- SUPPLIED DATA:
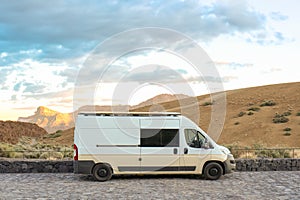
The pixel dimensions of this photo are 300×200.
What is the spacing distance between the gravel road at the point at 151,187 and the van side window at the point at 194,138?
49.9 inches

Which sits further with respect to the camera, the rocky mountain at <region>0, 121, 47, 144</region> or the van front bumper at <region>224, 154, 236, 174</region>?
the rocky mountain at <region>0, 121, 47, 144</region>

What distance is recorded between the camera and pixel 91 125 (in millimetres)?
15391

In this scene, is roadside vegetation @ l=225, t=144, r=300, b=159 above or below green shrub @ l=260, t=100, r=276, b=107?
below

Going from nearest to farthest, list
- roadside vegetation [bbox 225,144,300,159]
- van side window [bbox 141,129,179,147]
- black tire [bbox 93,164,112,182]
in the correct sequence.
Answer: black tire [bbox 93,164,112,182] < van side window [bbox 141,129,179,147] < roadside vegetation [bbox 225,144,300,159]

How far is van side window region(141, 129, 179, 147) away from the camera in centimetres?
1555

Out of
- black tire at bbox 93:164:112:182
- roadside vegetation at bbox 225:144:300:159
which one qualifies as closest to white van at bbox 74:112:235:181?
black tire at bbox 93:164:112:182

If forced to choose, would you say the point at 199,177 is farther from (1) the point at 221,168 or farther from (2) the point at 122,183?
(2) the point at 122,183

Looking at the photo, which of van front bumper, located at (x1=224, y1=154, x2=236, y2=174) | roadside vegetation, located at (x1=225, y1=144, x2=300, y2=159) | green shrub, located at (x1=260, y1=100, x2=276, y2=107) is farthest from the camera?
green shrub, located at (x1=260, y1=100, x2=276, y2=107)

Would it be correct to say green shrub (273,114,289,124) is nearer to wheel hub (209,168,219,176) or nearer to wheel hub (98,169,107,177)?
wheel hub (209,168,219,176)

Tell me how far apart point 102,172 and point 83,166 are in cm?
70

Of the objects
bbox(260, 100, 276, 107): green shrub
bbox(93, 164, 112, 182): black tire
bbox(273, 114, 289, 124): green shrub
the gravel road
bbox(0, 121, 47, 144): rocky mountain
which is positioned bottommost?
the gravel road

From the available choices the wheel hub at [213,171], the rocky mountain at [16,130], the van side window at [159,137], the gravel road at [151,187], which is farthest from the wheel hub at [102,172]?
the rocky mountain at [16,130]

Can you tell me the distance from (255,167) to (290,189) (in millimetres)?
4523

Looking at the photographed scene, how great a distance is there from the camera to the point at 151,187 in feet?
45.9
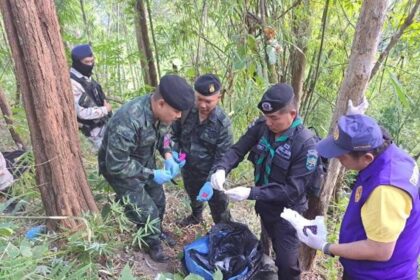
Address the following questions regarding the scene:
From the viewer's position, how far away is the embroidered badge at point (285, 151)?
2.33 metres

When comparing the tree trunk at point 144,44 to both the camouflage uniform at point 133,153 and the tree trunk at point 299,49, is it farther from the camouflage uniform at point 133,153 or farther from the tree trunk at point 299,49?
the camouflage uniform at point 133,153

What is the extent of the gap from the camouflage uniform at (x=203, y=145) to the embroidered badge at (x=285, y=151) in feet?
1.95

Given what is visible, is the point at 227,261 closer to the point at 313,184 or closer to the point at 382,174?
the point at 313,184

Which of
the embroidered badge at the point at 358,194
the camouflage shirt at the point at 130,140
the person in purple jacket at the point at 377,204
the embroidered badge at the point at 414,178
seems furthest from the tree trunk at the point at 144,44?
the embroidered badge at the point at 414,178

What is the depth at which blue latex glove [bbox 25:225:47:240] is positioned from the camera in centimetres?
219

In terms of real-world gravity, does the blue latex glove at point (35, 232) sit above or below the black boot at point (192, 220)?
above

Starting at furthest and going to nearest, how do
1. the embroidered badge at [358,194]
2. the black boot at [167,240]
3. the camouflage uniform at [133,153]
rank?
the black boot at [167,240] < the camouflage uniform at [133,153] < the embroidered badge at [358,194]

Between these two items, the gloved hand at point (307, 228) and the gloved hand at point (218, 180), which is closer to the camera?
the gloved hand at point (307, 228)

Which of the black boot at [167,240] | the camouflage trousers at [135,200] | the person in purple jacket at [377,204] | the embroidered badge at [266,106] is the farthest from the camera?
the black boot at [167,240]

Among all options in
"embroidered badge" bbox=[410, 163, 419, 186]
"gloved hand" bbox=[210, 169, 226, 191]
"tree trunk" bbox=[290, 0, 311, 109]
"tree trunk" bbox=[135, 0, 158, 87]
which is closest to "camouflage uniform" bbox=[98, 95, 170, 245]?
"gloved hand" bbox=[210, 169, 226, 191]

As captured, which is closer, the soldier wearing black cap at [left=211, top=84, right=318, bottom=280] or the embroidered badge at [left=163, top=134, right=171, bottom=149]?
the soldier wearing black cap at [left=211, top=84, right=318, bottom=280]

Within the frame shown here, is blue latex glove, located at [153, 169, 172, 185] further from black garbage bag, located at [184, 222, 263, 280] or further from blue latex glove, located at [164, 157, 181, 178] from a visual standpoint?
black garbage bag, located at [184, 222, 263, 280]

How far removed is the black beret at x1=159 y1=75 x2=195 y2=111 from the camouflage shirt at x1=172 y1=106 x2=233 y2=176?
560 millimetres

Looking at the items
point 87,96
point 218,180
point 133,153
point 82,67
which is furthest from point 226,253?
point 82,67
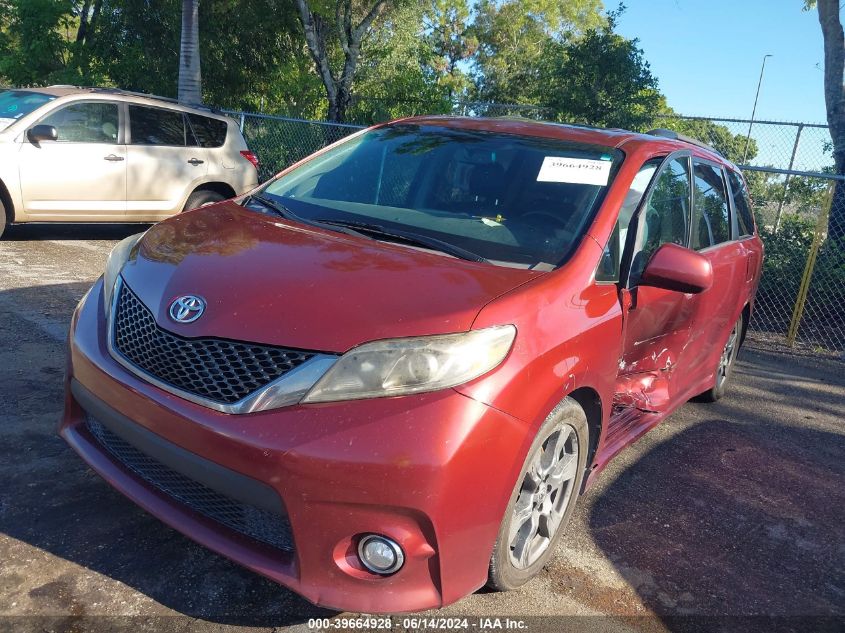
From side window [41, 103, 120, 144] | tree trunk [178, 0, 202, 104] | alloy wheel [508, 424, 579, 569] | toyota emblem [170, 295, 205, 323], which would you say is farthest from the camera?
tree trunk [178, 0, 202, 104]

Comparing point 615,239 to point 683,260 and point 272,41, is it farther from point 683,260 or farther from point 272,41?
point 272,41

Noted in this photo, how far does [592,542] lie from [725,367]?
2678mm

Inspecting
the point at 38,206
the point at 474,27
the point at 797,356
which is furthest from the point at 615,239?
the point at 474,27

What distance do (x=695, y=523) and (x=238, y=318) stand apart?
8.01ft

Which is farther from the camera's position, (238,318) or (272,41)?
(272,41)

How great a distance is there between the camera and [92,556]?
2695 mm

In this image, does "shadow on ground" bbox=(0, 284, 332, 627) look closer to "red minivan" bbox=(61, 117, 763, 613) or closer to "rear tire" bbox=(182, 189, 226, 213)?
"red minivan" bbox=(61, 117, 763, 613)

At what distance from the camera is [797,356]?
7363mm

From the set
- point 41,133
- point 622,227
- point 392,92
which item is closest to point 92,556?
point 622,227

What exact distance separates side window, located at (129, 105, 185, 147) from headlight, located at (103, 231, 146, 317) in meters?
5.67

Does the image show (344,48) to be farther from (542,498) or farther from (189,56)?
(542,498)

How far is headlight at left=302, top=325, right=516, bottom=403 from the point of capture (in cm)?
224

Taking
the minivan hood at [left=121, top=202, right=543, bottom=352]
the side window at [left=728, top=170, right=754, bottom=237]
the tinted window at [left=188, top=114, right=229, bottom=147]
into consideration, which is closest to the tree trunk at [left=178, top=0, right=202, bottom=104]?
the tinted window at [left=188, top=114, right=229, bottom=147]

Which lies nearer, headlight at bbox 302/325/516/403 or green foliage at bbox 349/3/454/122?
headlight at bbox 302/325/516/403
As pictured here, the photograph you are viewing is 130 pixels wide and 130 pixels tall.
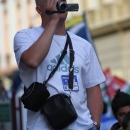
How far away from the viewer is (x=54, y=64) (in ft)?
12.9

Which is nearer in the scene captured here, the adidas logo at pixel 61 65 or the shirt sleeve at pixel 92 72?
the adidas logo at pixel 61 65

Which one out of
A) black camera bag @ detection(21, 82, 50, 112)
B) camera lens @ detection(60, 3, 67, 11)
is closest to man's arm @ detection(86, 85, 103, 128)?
black camera bag @ detection(21, 82, 50, 112)

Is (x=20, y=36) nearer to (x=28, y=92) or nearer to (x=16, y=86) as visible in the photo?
(x=28, y=92)

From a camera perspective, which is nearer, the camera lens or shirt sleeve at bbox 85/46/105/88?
the camera lens

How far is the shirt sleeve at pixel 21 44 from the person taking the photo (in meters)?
3.95

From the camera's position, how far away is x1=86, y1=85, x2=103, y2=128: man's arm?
4.19 meters

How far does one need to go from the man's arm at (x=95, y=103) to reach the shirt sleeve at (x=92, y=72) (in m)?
0.04

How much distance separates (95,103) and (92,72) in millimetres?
196

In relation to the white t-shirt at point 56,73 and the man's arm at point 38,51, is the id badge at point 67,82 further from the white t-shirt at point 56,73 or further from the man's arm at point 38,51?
Answer: the man's arm at point 38,51

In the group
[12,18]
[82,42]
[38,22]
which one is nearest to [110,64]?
[38,22]

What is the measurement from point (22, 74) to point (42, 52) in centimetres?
27

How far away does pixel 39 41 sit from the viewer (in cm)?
384

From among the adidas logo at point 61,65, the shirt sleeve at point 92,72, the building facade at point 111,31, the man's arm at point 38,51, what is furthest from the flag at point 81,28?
the building facade at point 111,31

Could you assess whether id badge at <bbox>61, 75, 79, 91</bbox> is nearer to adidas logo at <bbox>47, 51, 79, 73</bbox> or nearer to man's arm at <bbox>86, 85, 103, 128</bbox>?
adidas logo at <bbox>47, 51, 79, 73</bbox>
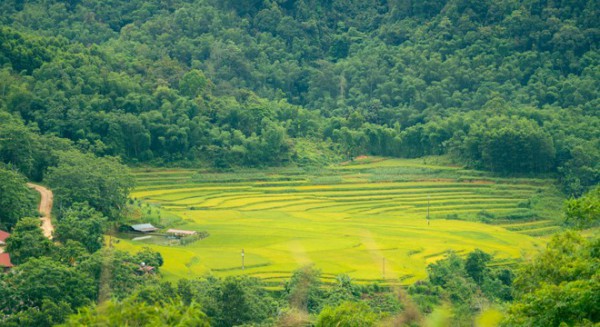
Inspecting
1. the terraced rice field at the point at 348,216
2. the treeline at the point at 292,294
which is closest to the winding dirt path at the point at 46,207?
the terraced rice field at the point at 348,216

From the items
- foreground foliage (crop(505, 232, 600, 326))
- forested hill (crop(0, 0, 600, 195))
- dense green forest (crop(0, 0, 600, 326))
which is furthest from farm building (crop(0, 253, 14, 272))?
forested hill (crop(0, 0, 600, 195))

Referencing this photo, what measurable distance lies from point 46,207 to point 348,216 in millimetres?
10611

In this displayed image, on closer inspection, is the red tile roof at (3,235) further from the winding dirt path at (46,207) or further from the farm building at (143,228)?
the farm building at (143,228)

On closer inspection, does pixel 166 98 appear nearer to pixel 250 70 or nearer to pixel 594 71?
pixel 250 70

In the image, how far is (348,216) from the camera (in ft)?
118

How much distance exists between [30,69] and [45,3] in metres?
15.8

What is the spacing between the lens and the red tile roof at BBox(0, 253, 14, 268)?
23.5 m

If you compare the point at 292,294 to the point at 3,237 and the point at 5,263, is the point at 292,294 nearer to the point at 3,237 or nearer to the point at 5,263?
the point at 5,263

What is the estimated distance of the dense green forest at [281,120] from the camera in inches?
774

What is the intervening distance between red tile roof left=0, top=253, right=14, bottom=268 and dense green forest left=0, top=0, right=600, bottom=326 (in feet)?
1.03

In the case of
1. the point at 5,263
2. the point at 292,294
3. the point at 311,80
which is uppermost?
the point at 311,80

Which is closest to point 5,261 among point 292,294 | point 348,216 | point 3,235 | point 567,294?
point 3,235

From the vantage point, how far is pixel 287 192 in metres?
39.9

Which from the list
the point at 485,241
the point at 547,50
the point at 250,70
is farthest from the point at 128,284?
the point at 547,50
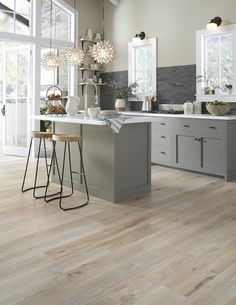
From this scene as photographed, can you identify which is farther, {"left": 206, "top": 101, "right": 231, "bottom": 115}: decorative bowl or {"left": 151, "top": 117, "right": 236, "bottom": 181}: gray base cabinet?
{"left": 206, "top": 101, "right": 231, "bottom": 115}: decorative bowl

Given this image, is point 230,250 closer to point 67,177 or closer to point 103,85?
point 67,177

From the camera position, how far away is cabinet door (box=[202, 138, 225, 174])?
5.15m

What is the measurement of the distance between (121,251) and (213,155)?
3006 mm

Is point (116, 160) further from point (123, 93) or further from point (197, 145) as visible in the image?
point (123, 93)

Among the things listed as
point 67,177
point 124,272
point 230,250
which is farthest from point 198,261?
point 67,177

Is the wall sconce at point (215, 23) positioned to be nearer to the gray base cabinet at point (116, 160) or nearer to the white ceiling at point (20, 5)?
the gray base cabinet at point (116, 160)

- WHAT THE EXERCISE ASKS: Convert the data, from the line containing "Does the image" down to the line containing "4.19 meters", both included, into a JSON list of strings with one string per line. Omit blank lines and the pictures.

- SOLVED PROBLEM:
[
  "Does the image show (344,48) to be farther from (542,498) or farther from (189,56)?",
  "(542,498)",
  "How far is headlight at left=302, top=325, right=516, bottom=403 from the point of capture (in cm)?",
  "224",
  "Taking",
  "the minivan hood at [left=121, top=202, right=543, bottom=352]",
  "the side window at [left=728, top=170, right=754, bottom=237]",
  "the tinted window at [left=188, top=114, right=229, bottom=147]",
  "into consideration, which is closest to the tree trunk at [left=178, top=0, right=202, bottom=104]?",
  "the tinted window at [left=188, top=114, right=229, bottom=147]",
  "Which lies nearer, headlight at bbox 302/325/516/403 or green foliage at bbox 349/3/454/122?",
  "headlight at bbox 302/325/516/403",
  "As pictured here, the photograph you are viewing is 130 pixels wide and 130 pixels tall.",
  "How far away from the viewer is (x=54, y=64) (in ft)?",
  "12.9",
  "Which is nearer in the scene captured here, the adidas logo at pixel 61 65 or the shirt sleeve at pixel 92 72?",
  "the adidas logo at pixel 61 65",
  "Which one out of",
  "A) black camera bag @ detection(21, 82, 50, 112)",
  "B) camera lens @ detection(60, 3, 67, 11)",
  "is closest to man's arm @ detection(86, 85, 103, 128)?",
  "black camera bag @ detection(21, 82, 50, 112)",
  "Is (x=20, y=36) nearer to (x=28, y=92) or nearer to (x=16, y=86) as visible in the photo?",
  "(x=28, y=92)",
  "From a camera perspective, which is nearer, the camera lens or shirt sleeve at bbox 85/46/105/88?",
  "the camera lens",
  "How far is the shirt sleeve at pixel 21 44 from the person taking the photo (in meters)?",
  "3.95",
  "From the camera's position, how far away is x1=86, y1=85, x2=103, y2=128: man's arm?",
  "4.19 meters"
]